KEP-5468: KEP Template

Implementation History
STABLE Implemented
Created 2025-09-04
Latest v1.35
Milestones
Alpha v1.35
Beta v1.35
Stable v1.35
Ownership
Owning SIG
SIG Testing
Primary Authors

KEP-5468: Invariant Testing

Release Signoff Checklist

Items marked with (R) are required prior to targeting to a milestone / release.

  • (R) Enhancement issue in release milestone, which links to KEP dir in kubernetes/enhancements (not the initial KEP PR)
  • (R) KEP approvers have approved the KEP status as implementable
  • (R) Design details are appropriately documented
  • (R) Test plan is in place, giving consideration to SIG Architecture and SIG Testing input (including test refactors)
    • e2e Tests for all Beta API Operations (endpoints)
    • (R) Ensure GA e2e tests meet requirements for Conformance Tests
    • (R) Minimum Two Week Window for GA e2e tests to prove flake free
  • (R) Graduation criteria is in place
  • (R) Production readiness review completed
  • (R) Production readiness review approved
  • “Implementation History” section is up-to-date for milestone
  • User-facing documentation has been created in kubernetes/website , for publication to kubernetes.io
  • Supporting documentation—e.g., additional design documents, links to mailing list discussions/SIG meetings, relevant PRs/issues, release notes

Summary

With this KEP, we introduce an approach to testing invariants within the cluster across the entire end-to-end test run, with rules in place to minimize the risk of “tragedy of the commons” flakes across CI.

Motivation

SIG Testing has received multiple requests to enable testing invariants that span entire end to end test suite runs, as opposed to being isolated to individual tests.

For example, declarative validation introduces a metric which, when incremented, indicates a mismatch in declarative and imperative validation, indicating a bug.

Because there is concern about flaking tests and “tragedy of the commons” when a test that spans the entire suite starts to fail in any number of jobs the authors may not be monitoring, we will formalize the approach in this KEP and introduce a principled approach with rules and guardrails.

See:

Goals

  • Enable end to end tests to check invariants after the rest of the test suite
  • Prevent unowned tests
  • Allow opting into / out-of this testing
  • Prevent flaking, unreliable tests
  • Ensure result reporting is structured
  • Must not impact the conformance test suite

Non-Goals

  • Enable completely arbitrary checks
  • Targeting integration tests.
    • We are specifically aiming for end to end tests for this purpose.

Proposal

First, all invariant MUST have clearly documented owners, which will be surfaced with the failure results. No invariant tests may roll up to the general test owners. There is precedent in documenting featuregate and metrics owners.

Similarly, the associated SIG(s) must be registered, for use in tagged related issues.

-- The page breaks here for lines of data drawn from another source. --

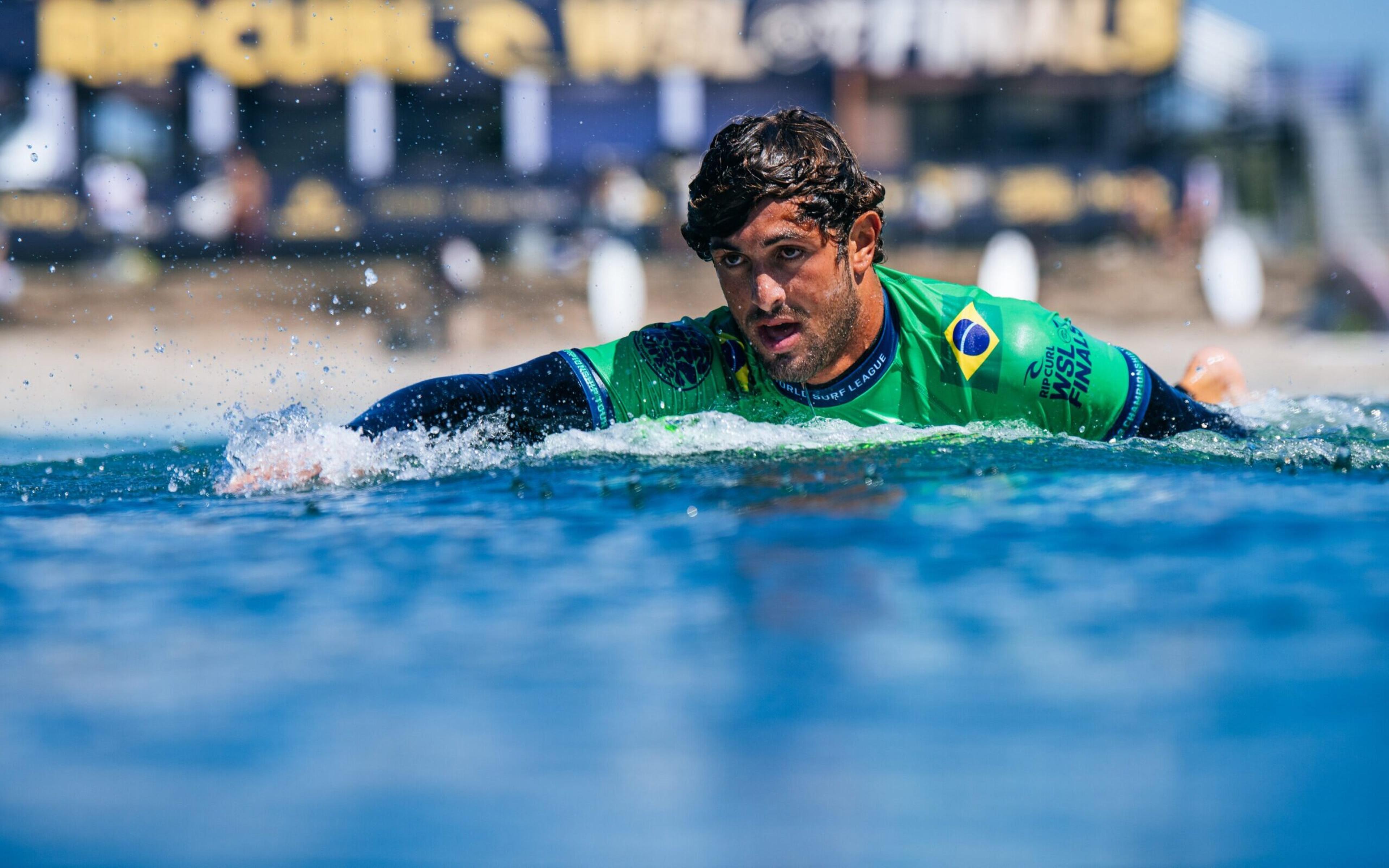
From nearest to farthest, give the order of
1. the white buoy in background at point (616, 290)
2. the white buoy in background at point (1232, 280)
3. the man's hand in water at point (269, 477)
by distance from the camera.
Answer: the man's hand in water at point (269, 477) → the white buoy in background at point (616, 290) → the white buoy in background at point (1232, 280)

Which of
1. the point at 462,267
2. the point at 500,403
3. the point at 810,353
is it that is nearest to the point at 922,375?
the point at 810,353

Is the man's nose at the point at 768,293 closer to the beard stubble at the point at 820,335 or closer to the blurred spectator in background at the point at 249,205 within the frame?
the beard stubble at the point at 820,335

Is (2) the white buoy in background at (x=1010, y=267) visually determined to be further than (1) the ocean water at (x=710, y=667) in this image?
Yes

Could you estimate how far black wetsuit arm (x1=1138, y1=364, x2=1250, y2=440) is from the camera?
13.4ft

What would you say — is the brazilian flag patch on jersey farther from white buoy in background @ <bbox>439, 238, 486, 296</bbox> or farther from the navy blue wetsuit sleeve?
white buoy in background @ <bbox>439, 238, 486, 296</bbox>

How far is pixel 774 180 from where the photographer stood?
3762mm

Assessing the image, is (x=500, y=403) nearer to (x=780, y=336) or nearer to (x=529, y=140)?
(x=780, y=336)

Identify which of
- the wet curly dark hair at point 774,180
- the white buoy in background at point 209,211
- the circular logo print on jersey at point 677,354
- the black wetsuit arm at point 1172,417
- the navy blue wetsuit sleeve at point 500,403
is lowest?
the black wetsuit arm at point 1172,417

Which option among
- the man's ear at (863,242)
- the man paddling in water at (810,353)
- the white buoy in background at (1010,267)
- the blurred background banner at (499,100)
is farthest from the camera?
the blurred background banner at (499,100)

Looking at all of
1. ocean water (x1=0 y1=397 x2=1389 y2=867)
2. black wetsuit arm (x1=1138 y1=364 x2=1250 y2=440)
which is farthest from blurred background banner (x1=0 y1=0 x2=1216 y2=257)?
ocean water (x1=0 y1=397 x2=1389 y2=867)

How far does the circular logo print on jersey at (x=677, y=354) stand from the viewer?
13.4 feet

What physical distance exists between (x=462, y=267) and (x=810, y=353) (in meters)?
11.9

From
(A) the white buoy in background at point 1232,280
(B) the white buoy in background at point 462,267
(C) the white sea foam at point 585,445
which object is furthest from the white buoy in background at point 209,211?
(C) the white sea foam at point 585,445

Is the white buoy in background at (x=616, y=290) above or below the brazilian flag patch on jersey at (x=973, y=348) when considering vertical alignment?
above
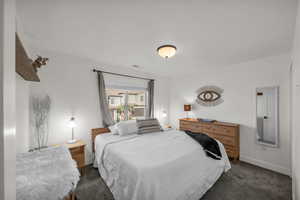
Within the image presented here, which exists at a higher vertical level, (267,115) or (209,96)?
(209,96)

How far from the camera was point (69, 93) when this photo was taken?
2658mm

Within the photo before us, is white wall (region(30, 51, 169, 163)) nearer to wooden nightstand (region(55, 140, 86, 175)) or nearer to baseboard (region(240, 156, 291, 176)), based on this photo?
wooden nightstand (region(55, 140, 86, 175))

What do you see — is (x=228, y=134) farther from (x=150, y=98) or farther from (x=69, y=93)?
(x=69, y=93)

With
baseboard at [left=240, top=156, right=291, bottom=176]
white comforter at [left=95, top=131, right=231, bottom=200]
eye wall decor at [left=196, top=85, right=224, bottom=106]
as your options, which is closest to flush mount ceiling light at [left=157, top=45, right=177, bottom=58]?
white comforter at [left=95, top=131, right=231, bottom=200]

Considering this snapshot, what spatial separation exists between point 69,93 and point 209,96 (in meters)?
3.62

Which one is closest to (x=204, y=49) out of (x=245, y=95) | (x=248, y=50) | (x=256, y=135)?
(x=248, y=50)

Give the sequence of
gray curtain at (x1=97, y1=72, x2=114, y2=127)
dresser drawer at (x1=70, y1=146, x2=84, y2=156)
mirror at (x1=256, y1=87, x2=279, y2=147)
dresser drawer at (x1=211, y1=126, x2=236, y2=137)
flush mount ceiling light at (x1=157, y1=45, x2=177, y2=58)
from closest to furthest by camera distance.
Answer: flush mount ceiling light at (x1=157, y1=45, x2=177, y2=58)
dresser drawer at (x1=70, y1=146, x2=84, y2=156)
mirror at (x1=256, y1=87, x2=279, y2=147)
dresser drawer at (x1=211, y1=126, x2=236, y2=137)
gray curtain at (x1=97, y1=72, x2=114, y2=127)

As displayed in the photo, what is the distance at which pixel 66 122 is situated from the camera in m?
2.61

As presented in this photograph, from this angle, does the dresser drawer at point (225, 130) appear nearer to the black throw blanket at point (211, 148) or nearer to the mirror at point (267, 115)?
the mirror at point (267, 115)

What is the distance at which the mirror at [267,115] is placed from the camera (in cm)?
255

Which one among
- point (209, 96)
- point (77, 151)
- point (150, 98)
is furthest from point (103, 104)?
point (209, 96)

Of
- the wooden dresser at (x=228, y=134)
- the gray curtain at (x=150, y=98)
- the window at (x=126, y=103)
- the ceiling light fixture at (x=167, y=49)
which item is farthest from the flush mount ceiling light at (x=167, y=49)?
the wooden dresser at (x=228, y=134)

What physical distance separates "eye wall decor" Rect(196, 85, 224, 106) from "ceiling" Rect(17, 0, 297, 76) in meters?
1.19

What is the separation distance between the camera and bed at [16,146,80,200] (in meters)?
0.99
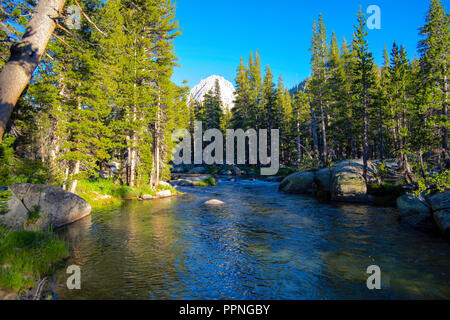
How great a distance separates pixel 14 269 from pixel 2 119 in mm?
3849

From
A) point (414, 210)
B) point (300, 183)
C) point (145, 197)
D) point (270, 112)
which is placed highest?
point (270, 112)

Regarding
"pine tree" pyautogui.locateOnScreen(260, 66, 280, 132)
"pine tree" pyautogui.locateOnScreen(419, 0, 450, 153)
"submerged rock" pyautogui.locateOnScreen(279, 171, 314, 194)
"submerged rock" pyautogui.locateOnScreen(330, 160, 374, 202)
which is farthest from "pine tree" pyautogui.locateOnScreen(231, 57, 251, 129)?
"pine tree" pyautogui.locateOnScreen(419, 0, 450, 153)

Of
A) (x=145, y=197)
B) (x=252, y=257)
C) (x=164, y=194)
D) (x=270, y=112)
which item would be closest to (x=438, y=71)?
(x=252, y=257)

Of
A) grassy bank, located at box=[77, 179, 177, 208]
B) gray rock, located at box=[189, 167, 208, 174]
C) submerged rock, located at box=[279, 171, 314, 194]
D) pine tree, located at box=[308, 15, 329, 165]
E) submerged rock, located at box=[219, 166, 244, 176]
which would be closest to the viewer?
grassy bank, located at box=[77, 179, 177, 208]

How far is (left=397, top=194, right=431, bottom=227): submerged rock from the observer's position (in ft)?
37.7

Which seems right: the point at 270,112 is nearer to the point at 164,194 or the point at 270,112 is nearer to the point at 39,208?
the point at 164,194

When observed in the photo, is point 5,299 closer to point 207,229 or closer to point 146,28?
point 207,229

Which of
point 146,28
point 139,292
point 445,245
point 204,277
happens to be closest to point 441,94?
point 445,245

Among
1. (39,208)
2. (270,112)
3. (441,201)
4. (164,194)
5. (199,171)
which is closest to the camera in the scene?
(39,208)

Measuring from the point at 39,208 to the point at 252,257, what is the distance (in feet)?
31.7

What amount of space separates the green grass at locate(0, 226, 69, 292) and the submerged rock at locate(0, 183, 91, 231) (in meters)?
2.12

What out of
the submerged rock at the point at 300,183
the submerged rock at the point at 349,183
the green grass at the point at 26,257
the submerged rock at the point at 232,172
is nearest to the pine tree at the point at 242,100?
the submerged rock at the point at 232,172

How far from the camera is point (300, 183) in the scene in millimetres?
25172

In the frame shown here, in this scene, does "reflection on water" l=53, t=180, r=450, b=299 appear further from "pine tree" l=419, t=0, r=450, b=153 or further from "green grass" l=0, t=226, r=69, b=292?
"pine tree" l=419, t=0, r=450, b=153
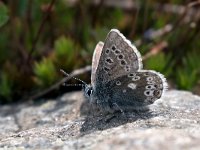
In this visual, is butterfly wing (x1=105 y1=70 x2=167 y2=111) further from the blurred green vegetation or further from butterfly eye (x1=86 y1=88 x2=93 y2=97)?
the blurred green vegetation

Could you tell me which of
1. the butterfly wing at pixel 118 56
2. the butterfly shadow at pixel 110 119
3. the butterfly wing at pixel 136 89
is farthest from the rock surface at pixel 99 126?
the butterfly wing at pixel 118 56

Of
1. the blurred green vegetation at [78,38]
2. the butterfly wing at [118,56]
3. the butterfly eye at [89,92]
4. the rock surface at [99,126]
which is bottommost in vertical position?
the rock surface at [99,126]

A shared system will be introduced to the e2e framework to enable this form of testing.

All utilities for this will be owned by the SIG Testing Leads and thoroughly vetted for reliability.

New invariants will be tested many times before merge, and may be demoted at any time by tagging the associated sentinel test [Flaky]. Failure to respond to flaking invariant tests in a timeline fashion will result in demoting or removing them.

Risks and Mitigations

If implemented poorly, this could result in tests flaking in any number of e2e test CI jobs that are now running these tests.

We will mitigate this by thoroughly reviewing and testing the invariant checking utilities, and by limiting to only portable, reliable mechanisms.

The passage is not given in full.